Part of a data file
====

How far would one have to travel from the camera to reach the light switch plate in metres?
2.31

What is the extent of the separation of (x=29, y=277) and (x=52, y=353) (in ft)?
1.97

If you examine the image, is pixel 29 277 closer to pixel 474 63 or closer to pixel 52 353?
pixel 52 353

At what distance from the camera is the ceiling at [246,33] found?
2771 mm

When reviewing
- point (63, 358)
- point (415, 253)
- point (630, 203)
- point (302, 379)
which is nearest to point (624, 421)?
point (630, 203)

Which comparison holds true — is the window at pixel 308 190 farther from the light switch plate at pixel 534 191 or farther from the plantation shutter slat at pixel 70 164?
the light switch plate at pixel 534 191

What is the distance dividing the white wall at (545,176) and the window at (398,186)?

====

* **Set problem**:
From the line containing "What is the extent" to the last line of the material, please quote every line exactly and only those.

* **Solution to the problem**:
What is the extent of the separation of (x=29, y=277) and (x=52, y=353) (in ft)?
1.97

If you examine the image, is pixel 29 277 closer to pixel 474 63 or closer to pixel 52 353?
pixel 52 353

At what distance from the camera is the ceiling at [246,33] found?
2771 mm

When reviewing
- point (63, 358)
- point (415, 253)
- point (630, 203)
- point (302, 379)
which is nearest to point (624, 421)?
point (630, 203)

Which comparison holds true — is the window at pixel 308 190 farther from the light switch plate at pixel 534 191 or farther from the plantation shutter slat at pixel 70 164?
the light switch plate at pixel 534 191

What is the distance dividing the white wall at (545,176) and the window at (398,186)?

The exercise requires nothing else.